__Text block__
It’s been a moving target ever since. In 2014 the CIP was reworked, then last year the Canadian Food Inspection Agency held a series of consultations with each livestock sector. But in the case of cattle, the messages keep getting mixed up, or ignored.
Early this month another meeting was scheduled in Calgary to once again try to fill in this gap between what the industry says it agreed to and what the bureaucrats say is needed to track an animal from birth to death and everyplace in between.
The industry’s position on traceability really hasn’t changed much over the years. The technology must accommodate the pace of normal business, the changes should be phased in, and costs shared according to the benefit derived by having an animal identified. Traceability will expand as the appropriate technology becomes available. It must be market neutral. And there needs to be a reasonable tolerance for missing tags on delivered cattle.
Rick Wright says the proposed regulation misses the mark on quite a few of these points. As the livestock markets’ association rep on the Canadian Cattle Identification Agency board Wright has been at the table on this issue almost from the beginning.

[Collected data]
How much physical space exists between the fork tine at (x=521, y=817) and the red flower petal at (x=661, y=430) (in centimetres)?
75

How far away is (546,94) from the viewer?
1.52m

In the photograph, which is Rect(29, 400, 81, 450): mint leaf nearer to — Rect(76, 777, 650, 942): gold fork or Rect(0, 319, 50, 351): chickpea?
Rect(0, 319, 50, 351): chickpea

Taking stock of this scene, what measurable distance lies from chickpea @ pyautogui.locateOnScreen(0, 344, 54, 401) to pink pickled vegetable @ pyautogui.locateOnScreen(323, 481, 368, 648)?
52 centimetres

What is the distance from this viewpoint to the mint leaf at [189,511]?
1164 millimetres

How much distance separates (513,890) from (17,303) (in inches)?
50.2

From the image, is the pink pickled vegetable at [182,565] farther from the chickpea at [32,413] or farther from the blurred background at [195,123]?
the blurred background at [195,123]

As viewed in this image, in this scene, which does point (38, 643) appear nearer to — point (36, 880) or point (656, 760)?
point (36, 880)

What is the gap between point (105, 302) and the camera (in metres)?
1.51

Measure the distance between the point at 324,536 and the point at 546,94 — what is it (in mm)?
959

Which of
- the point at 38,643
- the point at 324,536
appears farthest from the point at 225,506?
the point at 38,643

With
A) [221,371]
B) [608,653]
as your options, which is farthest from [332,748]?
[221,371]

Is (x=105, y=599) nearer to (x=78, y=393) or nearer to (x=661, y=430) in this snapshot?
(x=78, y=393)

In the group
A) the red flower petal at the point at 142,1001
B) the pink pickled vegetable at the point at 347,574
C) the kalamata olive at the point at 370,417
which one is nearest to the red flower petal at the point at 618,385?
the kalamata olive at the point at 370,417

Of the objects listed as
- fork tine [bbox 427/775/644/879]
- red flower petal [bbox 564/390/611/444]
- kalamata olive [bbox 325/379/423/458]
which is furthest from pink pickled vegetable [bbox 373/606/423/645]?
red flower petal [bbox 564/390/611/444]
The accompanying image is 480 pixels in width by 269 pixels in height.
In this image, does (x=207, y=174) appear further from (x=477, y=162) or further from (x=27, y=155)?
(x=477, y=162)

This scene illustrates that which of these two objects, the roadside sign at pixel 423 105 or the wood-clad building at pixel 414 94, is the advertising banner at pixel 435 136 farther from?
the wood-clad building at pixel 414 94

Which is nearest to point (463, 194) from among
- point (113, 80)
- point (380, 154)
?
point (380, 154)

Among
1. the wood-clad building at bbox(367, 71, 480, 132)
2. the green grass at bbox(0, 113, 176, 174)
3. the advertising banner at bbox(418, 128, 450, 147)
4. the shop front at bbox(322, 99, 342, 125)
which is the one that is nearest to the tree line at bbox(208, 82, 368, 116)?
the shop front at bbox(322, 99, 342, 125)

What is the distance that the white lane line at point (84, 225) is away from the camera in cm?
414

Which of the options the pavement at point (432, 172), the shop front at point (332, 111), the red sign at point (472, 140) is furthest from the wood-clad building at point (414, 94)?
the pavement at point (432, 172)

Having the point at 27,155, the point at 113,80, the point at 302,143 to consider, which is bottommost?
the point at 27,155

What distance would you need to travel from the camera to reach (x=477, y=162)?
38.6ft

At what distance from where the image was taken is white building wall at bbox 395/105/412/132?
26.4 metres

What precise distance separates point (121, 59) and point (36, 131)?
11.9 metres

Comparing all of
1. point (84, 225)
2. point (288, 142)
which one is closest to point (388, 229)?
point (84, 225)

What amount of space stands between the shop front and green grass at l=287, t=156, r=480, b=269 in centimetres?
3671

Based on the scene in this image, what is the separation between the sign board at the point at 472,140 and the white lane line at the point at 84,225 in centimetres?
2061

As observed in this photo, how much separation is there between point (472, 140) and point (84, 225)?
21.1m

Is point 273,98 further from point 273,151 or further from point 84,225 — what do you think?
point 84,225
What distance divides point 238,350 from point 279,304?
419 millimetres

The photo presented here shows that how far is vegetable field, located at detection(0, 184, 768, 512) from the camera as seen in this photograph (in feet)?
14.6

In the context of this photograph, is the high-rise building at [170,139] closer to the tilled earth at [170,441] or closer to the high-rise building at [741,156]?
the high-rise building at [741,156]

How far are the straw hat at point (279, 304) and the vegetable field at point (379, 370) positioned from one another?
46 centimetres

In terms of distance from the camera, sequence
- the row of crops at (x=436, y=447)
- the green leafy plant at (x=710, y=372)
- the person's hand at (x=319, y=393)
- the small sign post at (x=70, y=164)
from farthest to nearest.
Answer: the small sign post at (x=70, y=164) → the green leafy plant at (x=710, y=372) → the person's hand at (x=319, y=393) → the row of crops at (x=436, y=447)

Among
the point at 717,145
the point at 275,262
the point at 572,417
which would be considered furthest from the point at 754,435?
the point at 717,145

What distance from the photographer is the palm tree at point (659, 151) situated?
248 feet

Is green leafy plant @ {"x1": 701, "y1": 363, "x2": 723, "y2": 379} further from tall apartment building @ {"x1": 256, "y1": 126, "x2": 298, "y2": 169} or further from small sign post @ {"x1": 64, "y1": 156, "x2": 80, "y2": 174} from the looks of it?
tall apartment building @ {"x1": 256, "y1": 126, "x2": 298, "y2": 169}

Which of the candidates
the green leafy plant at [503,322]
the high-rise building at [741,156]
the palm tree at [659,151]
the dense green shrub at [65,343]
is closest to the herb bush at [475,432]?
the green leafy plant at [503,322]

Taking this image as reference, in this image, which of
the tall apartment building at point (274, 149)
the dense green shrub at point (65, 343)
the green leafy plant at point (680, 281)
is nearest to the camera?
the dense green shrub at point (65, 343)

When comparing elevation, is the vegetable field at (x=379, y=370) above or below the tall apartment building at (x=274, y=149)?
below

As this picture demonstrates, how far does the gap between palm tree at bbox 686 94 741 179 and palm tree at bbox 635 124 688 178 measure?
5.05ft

__Problem__
How would you render this sentence from the text on cattle traceability in French: "The industry’s position on traceability really hasn’t changed much over the years."?

__Output for this exercise__
La position de l’industrie sur la traçabilité n’a pas vraiment beaucoup changé au fil des ans.